▸ Directions for this task
Would you repeat the data below exactly, taking out the images?

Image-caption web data
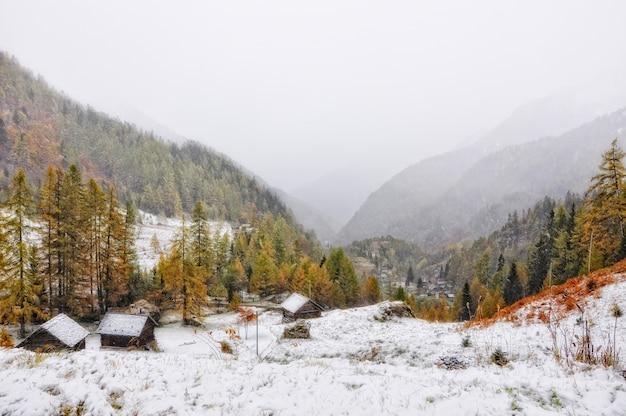 Niesamowita mglista scena zaśnieżonej góry częściowo porośniętej lasem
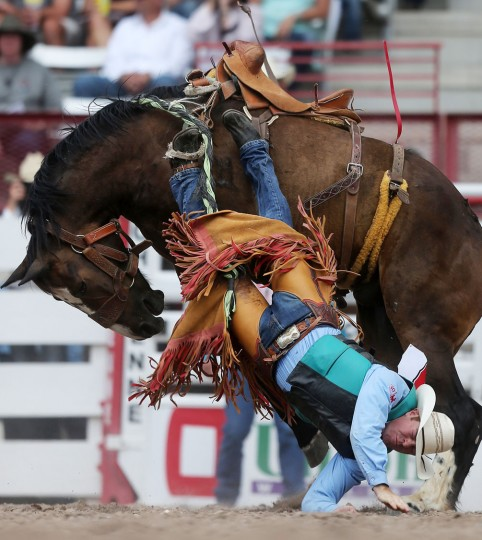 Cody Peterson, of Yoder, Colo., hits the ground in the rookie bronc competition during the first day of the Cheyenne Frontier Days Rodeo, Saturday, July 23, 2016, at Frontier Park Arena in Cheyenne, Wyo. (Blaine McCartney/Wyoming Tribune Eagle via AP)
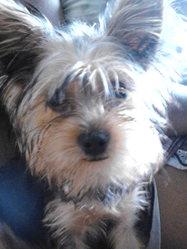 Haidy, chien Yorkshire Terrier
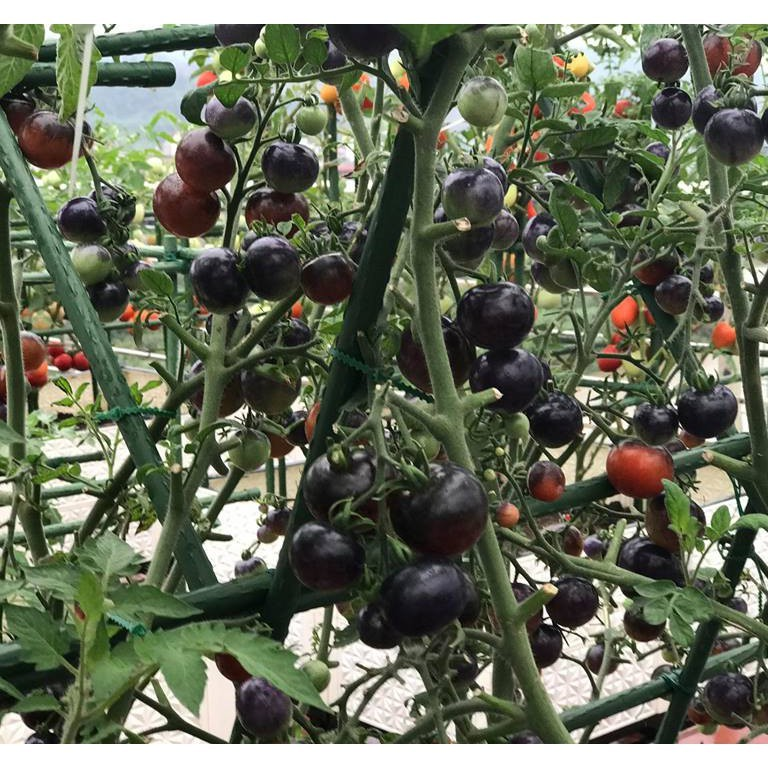 FREE SHIP BỘ 10 gói hạt giống cà chua bi đen TẶNG 2 phân bón - 2678618 , 831807419 , 322_831807419 , 150000 , FREE-SHIP-BO-10-goi-hat-giong-ca-chua-bi-den-TANG-2-phan-bon-322_831807419 , shopee.vn , FREE SHIP BỘ 10 gói hạt giống cà chua bi đen TẶNG 2 phân bón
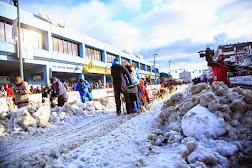Iditarod2015_0230.JPG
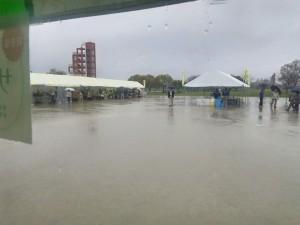 サボテンフェア2015雨2
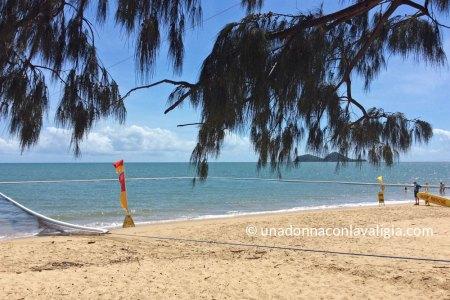 palm cove queensland rete protezione meduse australia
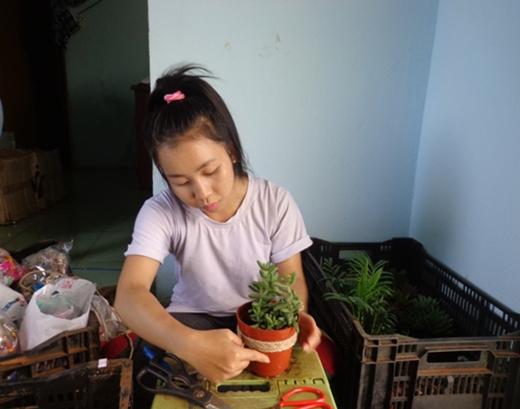 Mai Châu ấp ủ kế hoạch kinh doanh vườn cây cảnh nhằm đảo bảo chất lượng và hạ giá thành đầu ra.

▸ Written answer
 Niesamowita mglista scena zaśnieżonej góry częściowo porośniętej lasem
 Cody Peterson, of Yoder, Colo., hits the ground in the rookie bronc competition during the first day of the Cheyenne Frontier Days Rodeo, Saturday, July 23, 2016, at Frontier Park Arena in Cheyenne, Wyo. (Blaine McCartney/Wyoming Tribune Eagle via AP)
 Haidy, chien Yorkshire Terrier
 FREE SHIP BỘ 10 gói hạt giống cà chua bi đen TẶNG 2 phân bón - 2678618 , 831807419 , 322_831807419 , 150000 , FREE-SHIP-BO-10-goi-hat-giong-ca-chua-bi-den-TANG-2-phan-bon-322_831807419 , shopee.vn , FREE SHIP BỘ 10 gói hạt giống cà chua bi đen TẶNG 2 phân bón
Iditarod2015_0230.JPG
 サボテンフェア2015雨2
 palm cove queensland rete protezione meduse australia
 Mai Châu ấp ủ kế hoạch kinh doanh vườn cây cảnh nhằm đảo bảo chất lượng và hạ giá thành đầu ra.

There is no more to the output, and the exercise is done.